UK officials: 4 men infected with "rare" monkeypox in London
British health authorities say they have identified four rare and unusual cases of the disease monkeypox among men who appear to have been infected in London and had no history of travel to the African countries where the smallpox-like disease is endemic.
- United Kingdom
British health authorities say they have identified four “rare and unusual” cases of the disease monkeypox among men who appear to have been infected in London and had no history of travel to the African countries where the smallpox-like disease is endemic. In a statement Monday, the U.K.'s Health Security Agency said an investigation had begun into how the men became infected and whether they had any links to each other. Three of the men are in London and one is in northeast England. All of the men identify as gay, bisexual or men who have sex with men. Last week, Britain reported three earlier cases of monkeypox, including two people who lived in the same household and the other who had previously traveled to Nigeria, where the disease is endemic in animals. “The evidence suggests that there may be transmission of the monkeypox virus in the community, spread by close contact,” said Dr Susan Hopkins, the Chief Medical Adviser for the U.K.'s Health Security Agency. “We are particularly urging men who are gay and bisexual to be aware of any unusual rashes or lesions and to contact a sexual health service without delay.” Monkeypox is a viral disease usually spread by touching or getting bitten by infected wild animals like rats or squirrels in western and central Africa. The disease does not typically spread easily between people, but British health officials say it's possible if there was extremely close contact with an infected person. Monkeypox is not known to be a sexually transmitted disease.

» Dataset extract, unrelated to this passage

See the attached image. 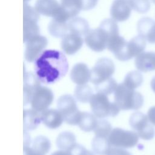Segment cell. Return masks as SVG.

British authorities said due to the recent spike in cases and the uncertainty as to how monkeypox was being transmitted, they were working with hospitals and international partners to see if there had been a similar rise in cases elsewhere. Public health experts said doctors who treat patients who develop rashes “without a clear alternative diagnosis” should seek specialist advice. They said the risk to the general population was low and that infected patients were receiving specialist care in London and Newcastle. Officials are tracing those who had contact with the monkeypox cases, including airplane passengers. The early symptoms of monkeypox include fever, muscle ache, chills and fatigue. In more severe cases, a rash can develop, often on the face and genitals, that resembles those seen in chickenpox and smallpox. Most people recover from the illness within several weeks.